▸ **TO BE DONE**: Output every line of the records below verbatim, with no changes.

▸ **Spatial question records**:
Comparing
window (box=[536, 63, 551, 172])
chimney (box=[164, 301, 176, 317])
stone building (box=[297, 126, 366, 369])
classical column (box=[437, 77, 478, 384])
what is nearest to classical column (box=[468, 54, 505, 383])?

▸ **CORRECT RESPONSE**:
Comparing
window (box=[536, 63, 551, 172])
chimney (box=[164, 301, 176, 317])
stone building (box=[297, 126, 366, 369])
classical column (box=[437, 77, 478, 384])
what is nearest to classical column (box=[468, 54, 505, 383])?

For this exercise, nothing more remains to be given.